Recently she reappeared, this figure the height of my grandson who stands solid and white on the western-most reach of our 100-foot defensible space about our home. She was given to us by Donald’s youngest daughter, Genevieve, a gifted ceramicist, when she moved from her Sonoma home to a smaller space. I have always liked her, her skirt covered in dragonflies and exploding novas and suns with dancing rays, her bare breasts and body bejeweled with planets. We placed her between a coastal live oak and madrone, but toyon and poison oak took her back into the nature of themselves and the land.
She must have been there for eight years—we forgot her—until the day this last winter when I had the crew clear brush around our home again. And then, there she was! Really quite arresting! All this time she had quietly waited, her eyes closed, her focus inward and expansive. She’s pregnant, I like to think with something good and new.
The dogs were absolutely shocked when they first saw her. Toby crouched low and stalked her; Bramble Berry circled, barking viciously. I spoke quietly as I touched her, showing them she is neutral if not friendly. They walk by her now without even noticing.
I found the hand she lost on a branch nearby and thought of the handless maiden, she whose hands were severed in a bargain her father made with the devil for wealth. Her tears bathed her bloody stump, protecting her from the devil, and after wandering in the forest and other challenges with love, her hands regrew.

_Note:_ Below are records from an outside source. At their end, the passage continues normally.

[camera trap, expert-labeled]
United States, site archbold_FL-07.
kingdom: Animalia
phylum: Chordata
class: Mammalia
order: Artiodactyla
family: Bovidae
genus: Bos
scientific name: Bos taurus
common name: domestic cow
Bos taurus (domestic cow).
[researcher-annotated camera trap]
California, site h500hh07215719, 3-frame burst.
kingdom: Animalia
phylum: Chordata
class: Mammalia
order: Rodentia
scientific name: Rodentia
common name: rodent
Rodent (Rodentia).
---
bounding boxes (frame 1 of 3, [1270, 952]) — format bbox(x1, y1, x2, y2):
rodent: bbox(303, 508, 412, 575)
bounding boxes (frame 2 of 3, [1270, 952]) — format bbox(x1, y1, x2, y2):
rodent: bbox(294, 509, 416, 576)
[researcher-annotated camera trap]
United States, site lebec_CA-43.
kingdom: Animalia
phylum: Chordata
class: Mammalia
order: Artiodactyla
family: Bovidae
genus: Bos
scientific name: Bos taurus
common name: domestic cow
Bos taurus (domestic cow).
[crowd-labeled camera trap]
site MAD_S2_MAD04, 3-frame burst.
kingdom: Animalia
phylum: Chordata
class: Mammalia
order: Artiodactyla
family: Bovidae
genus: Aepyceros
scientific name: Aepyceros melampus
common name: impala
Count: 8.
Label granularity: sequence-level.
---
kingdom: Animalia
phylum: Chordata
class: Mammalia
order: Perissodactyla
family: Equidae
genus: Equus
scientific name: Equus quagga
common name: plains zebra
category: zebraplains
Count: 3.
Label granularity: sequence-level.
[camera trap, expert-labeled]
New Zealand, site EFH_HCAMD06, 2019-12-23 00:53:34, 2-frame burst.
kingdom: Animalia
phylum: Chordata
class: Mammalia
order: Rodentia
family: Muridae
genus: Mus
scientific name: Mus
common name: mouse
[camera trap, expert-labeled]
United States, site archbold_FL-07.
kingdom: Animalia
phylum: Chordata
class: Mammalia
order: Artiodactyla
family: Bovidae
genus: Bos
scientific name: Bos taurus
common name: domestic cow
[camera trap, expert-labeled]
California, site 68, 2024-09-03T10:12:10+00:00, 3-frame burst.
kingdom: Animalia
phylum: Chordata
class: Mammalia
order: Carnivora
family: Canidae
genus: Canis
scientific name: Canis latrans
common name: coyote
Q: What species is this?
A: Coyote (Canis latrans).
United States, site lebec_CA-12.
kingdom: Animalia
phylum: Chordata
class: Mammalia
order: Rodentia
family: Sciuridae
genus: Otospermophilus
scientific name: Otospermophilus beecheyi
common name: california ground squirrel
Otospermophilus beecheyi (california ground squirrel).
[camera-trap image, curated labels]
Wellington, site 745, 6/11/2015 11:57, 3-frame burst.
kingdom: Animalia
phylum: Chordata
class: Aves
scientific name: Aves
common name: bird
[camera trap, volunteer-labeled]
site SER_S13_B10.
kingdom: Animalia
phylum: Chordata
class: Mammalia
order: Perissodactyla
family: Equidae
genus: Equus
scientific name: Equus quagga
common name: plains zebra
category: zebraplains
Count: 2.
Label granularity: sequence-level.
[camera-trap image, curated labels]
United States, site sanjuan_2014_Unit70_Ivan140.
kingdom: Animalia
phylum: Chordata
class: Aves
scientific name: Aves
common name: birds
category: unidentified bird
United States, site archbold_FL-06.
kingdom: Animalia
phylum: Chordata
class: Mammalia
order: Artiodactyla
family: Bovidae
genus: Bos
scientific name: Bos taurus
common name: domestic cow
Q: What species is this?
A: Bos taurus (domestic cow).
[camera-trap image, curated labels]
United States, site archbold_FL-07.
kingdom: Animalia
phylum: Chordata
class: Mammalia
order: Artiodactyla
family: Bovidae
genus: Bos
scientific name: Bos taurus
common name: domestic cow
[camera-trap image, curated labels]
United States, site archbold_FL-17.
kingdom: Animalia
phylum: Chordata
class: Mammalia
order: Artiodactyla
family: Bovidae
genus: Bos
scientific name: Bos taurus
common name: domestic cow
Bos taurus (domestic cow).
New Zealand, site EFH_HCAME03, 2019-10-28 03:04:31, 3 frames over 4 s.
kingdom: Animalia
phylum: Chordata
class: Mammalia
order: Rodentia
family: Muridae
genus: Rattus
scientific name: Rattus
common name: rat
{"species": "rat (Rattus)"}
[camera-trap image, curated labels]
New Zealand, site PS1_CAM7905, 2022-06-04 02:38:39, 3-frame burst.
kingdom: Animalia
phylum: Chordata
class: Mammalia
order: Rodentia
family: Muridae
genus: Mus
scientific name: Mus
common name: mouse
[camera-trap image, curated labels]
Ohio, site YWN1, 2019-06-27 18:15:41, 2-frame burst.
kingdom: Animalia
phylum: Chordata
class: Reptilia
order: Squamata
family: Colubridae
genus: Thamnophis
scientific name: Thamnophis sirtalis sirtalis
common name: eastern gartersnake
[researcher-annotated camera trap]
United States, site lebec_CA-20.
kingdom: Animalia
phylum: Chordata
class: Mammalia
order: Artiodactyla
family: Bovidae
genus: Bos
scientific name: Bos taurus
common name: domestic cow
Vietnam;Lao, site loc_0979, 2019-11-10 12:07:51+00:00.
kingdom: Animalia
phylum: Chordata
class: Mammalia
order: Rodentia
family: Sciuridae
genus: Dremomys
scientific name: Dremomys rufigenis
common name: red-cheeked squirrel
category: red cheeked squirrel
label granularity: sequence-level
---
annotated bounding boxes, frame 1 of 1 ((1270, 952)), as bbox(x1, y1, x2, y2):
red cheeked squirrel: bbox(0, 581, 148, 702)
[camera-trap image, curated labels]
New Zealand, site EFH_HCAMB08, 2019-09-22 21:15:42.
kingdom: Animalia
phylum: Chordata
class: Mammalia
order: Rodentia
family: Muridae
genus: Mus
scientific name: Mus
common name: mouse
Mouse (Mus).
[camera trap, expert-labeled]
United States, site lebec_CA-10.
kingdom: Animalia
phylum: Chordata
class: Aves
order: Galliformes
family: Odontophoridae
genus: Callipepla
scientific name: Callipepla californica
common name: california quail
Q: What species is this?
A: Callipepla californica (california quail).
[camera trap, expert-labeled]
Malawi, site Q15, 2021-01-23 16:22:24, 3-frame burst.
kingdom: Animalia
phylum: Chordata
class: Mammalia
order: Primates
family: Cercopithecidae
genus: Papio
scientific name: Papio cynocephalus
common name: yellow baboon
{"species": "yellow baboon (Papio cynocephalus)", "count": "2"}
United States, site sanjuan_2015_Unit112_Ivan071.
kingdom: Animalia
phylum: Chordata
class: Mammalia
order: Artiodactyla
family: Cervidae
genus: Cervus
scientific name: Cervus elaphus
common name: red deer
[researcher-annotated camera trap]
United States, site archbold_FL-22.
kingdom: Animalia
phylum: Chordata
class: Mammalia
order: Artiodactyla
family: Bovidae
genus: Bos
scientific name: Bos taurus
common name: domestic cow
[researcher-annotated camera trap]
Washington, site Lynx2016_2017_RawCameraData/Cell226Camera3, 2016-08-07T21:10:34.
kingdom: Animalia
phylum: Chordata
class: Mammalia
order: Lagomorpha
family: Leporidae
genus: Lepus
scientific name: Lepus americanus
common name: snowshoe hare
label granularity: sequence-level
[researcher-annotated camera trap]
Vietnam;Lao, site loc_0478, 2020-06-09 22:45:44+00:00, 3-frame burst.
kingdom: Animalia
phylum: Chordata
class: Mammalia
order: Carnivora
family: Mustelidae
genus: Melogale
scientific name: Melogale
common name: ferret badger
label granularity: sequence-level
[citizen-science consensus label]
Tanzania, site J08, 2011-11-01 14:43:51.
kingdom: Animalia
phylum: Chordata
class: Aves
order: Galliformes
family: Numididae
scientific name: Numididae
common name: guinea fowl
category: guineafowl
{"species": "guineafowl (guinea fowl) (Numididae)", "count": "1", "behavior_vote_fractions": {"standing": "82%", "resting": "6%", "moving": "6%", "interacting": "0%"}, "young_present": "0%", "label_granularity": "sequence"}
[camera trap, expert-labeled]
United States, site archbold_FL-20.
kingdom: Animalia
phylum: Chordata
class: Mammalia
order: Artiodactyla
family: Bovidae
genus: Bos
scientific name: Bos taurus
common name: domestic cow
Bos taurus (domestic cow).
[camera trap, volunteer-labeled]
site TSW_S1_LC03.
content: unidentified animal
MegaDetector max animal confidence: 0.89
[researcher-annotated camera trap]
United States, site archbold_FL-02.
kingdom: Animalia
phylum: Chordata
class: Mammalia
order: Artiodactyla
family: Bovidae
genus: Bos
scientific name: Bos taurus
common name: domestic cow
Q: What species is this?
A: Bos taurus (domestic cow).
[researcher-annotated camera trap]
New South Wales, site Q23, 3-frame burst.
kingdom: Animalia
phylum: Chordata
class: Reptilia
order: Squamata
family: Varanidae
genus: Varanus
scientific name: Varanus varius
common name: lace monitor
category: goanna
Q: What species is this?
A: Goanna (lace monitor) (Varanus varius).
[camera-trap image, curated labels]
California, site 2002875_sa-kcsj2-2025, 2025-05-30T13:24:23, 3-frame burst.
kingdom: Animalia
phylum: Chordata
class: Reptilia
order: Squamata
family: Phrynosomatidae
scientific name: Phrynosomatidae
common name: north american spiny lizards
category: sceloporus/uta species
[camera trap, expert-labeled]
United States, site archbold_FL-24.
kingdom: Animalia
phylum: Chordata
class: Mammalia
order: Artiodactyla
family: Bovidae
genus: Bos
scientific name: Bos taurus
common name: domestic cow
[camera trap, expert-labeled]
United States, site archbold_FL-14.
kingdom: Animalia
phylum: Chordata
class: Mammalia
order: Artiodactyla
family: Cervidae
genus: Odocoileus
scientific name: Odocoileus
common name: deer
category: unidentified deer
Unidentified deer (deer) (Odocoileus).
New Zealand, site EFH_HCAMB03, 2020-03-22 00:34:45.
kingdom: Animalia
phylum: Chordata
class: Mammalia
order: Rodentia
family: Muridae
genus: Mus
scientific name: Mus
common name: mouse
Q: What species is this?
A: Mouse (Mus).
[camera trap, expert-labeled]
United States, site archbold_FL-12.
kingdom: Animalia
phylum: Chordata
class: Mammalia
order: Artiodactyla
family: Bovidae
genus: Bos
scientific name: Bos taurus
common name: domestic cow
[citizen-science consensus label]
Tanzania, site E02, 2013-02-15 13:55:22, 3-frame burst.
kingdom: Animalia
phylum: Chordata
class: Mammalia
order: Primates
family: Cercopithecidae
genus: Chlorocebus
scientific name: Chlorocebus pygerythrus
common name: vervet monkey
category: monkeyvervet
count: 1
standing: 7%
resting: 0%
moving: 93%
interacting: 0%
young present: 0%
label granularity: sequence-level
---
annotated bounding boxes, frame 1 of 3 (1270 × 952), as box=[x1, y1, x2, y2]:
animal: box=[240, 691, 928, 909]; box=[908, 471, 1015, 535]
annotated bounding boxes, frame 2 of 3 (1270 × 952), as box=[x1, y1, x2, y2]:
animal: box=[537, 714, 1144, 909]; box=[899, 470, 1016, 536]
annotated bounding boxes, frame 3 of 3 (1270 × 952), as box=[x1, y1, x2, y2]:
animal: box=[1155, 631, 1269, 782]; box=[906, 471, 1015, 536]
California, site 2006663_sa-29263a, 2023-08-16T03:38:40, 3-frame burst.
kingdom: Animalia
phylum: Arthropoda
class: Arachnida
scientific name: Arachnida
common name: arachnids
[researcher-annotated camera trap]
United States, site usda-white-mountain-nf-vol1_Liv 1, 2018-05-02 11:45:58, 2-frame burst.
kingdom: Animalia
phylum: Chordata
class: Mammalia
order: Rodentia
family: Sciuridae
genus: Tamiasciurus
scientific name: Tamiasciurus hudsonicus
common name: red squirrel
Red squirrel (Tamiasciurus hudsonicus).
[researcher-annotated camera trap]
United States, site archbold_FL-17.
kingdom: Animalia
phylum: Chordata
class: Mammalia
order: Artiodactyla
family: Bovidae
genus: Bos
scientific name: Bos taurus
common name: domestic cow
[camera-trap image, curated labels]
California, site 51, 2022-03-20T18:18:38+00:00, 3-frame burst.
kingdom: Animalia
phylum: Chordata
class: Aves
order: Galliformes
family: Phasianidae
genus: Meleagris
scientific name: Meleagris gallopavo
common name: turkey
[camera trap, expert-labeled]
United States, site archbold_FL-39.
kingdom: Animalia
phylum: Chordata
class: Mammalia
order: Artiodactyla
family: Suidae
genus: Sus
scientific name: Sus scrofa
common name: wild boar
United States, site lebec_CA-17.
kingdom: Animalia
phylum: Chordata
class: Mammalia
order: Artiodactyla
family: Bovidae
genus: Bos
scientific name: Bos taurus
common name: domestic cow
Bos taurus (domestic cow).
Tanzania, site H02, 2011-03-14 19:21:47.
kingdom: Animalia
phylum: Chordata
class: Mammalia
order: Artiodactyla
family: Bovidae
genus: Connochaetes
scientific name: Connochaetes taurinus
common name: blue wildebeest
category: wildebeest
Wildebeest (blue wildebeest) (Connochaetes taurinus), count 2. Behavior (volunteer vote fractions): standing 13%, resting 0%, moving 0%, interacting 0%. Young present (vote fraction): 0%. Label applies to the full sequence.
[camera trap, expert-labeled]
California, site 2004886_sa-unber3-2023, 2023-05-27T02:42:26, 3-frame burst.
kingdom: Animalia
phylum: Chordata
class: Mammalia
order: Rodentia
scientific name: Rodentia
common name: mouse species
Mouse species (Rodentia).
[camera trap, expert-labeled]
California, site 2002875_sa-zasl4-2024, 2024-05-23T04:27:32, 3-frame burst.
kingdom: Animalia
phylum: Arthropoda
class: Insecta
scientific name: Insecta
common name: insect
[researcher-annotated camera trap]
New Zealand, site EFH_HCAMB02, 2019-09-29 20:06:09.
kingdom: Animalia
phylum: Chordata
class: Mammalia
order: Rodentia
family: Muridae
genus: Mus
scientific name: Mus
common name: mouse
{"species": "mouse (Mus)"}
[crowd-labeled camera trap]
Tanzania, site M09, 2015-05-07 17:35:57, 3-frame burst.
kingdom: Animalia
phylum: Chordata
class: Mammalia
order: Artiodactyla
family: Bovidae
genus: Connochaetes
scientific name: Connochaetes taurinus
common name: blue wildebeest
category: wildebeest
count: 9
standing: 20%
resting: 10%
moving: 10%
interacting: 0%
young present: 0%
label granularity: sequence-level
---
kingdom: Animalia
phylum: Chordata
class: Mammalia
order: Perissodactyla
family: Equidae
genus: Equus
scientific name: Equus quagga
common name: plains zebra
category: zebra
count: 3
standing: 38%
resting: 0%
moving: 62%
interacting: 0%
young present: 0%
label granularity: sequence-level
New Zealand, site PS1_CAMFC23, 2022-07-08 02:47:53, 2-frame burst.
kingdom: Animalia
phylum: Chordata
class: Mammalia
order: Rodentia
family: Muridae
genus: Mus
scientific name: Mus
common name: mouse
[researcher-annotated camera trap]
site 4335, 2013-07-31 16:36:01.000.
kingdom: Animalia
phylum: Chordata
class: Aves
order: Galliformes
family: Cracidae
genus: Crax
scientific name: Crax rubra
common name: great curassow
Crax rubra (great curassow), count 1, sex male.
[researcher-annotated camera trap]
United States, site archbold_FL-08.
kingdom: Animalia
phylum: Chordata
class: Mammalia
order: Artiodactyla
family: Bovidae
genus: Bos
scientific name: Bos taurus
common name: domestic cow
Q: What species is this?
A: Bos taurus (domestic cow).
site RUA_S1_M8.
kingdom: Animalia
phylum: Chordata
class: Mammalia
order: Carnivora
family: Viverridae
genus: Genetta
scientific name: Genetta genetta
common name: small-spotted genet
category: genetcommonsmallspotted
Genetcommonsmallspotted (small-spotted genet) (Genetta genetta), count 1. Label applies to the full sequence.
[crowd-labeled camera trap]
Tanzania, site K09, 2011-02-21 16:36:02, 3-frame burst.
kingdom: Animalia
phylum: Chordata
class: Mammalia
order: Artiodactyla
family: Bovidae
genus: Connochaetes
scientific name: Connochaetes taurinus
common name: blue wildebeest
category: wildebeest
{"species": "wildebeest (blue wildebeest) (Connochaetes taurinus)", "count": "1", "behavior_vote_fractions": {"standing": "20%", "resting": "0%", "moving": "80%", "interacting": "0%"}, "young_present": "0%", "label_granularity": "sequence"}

Solid as she is, she is also like an apparition, appearing now, at this time we cry with realizations we never considered possible: temperatures rising so high that areas on our Earth will be uninhabitable. Hundreds and thousands of animals becoming extinct, including, possibly, humans. Land, once verdant, dried to desert, and frozen permafrost thawed to reveal the deceased of millennia ago.
But I rest in her repose, eyes closed or diverted, not asleep but in purposeful presence, pregnant with endurance and possibilities, the sun on her skirt.